> [WORK INSTRUCTIONS] Transcribe the Science Cafe announcement below word for word, from its opening line to its final sentence.

> [SOURCE PASSAGE]

========================

Local university professors and scientists will once again take to the stage starting Feb. 6 for the “Science Cafe.”
Science Cafes bring together local university and college professors and townspeople in relaxed, informal settings, such as coffeehouses and pubs. The speaker makes a short presentation about a topic in his or her field and then opens up the floor to discussion.
All Canton Science Cafes will take place Tuesdays at 7:15 p.m. at the Best Western University Inn
Rushton Room, 90 E. Main St. in Canton, N.Y.
All Potsdam Science Cafes will take place Wednesdays at 7:15 p.m. at the St. Lawrence Valley
Roasters & Jernabi Coffeehouse, 11 Maple St. in Potsdam, N.Y.
Here’s a rundown of this spring’s topics and speakers:
Here’s to the Cosmos
Canton: Tuesday, Feb. 6
Potsdam: Wednesday, Feb. 7
How did the universe begin? What is it made of? How is it going to end? How big is it? How old? How did galaxies and clusters develop? Why are we here? In this talk, St. Lawrence University Associate Professor of Physics Cristian Armendariz-Picon will describe how modern cosmology answers these questions within the Big Bang and inflationary models. Along the way, he will explain the concept of an accelerating universe, what is meant by “dark matter” and “dark energy” and how we appear to be the result of quantum fluctuations in the vacuum, amplified by an early stage of cosmic acceleration.
“Omelets or Wings?!”
Selective Breeding and the Physiology of the Domestic Chicken
Canton: Tuesday, Feb. 27
Potsdam: Wednesday, Feb. 28
From the earliest days of domestication, decades of genetic selection have resulted in significant differences among breeds of chicken — in particular, fast-growing broilers and highly productive layers.

========================

> [DATASET]

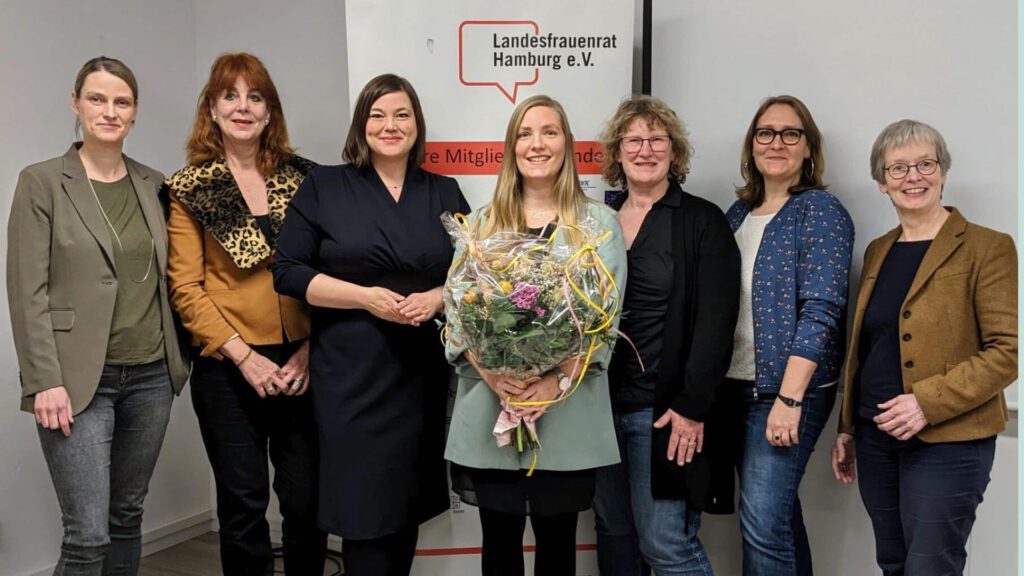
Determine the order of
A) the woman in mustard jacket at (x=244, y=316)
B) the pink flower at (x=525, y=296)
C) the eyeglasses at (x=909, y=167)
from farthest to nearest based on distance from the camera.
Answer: the woman in mustard jacket at (x=244, y=316) → the eyeglasses at (x=909, y=167) → the pink flower at (x=525, y=296)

========================

> [EXERCISE OUTPUT]
Local university professors and scientists will once again take to the stage starting Feb. 6 for the “Science Cafe.”
Science Cafes bring together local university and college professors and townspeople in relaxed, informal settings, such as coffeehouses and pubs. The speaker makes a short presentation about a topic in his or her field and then opens up the floor to discussion.
All Canton Science Cafes will take place Tuesdays at 7:15 p.m. at the Best Western University Inn
Rushton Room, 90 E. Main St. in Canton, N.Y.
All Potsdam Science Cafes will take place Wednesdays at 7:15 p.m. at the St. Lawrence Valley
Roasters & Jernabi Coffeehouse, 11 Maple St. in Potsdam, N.Y.
Here’s a rundown of this spring’s topics and speakers:
Here’s to the Cosmos
Canton: Tuesday, Feb. 6
Potsdam: Wednesday, Feb. 7
How did the universe begin? What is it made of? How is it going to end? How big is it? How old? How did galaxies and clusters develop? Why are we here? In this talk, St. Lawrence University Associate Professor of Physics Cristian Armendariz-Picon will describe how modern cosmology answers these questions within the Big Bang and inflationary models. Along the way, he will explain the concept of an accelerating universe, what is meant by “dark matter” and “dark energy” and how we appear to be the result of quantum fluctuations in the vacuum, amplified by an early stage of cosmic acceleration.
“Omelets or Wings?!”
Selective Breeding and the Physiology of the Domestic Chicken
Canton: Tuesday, Feb. 27
Potsdam: Wednesday, Feb. 28
From the earliest days of domestication, decades of genetic selection have resulted in significant differences among breeds of chicken — in particular, fast-growing broilers and highly productive layers.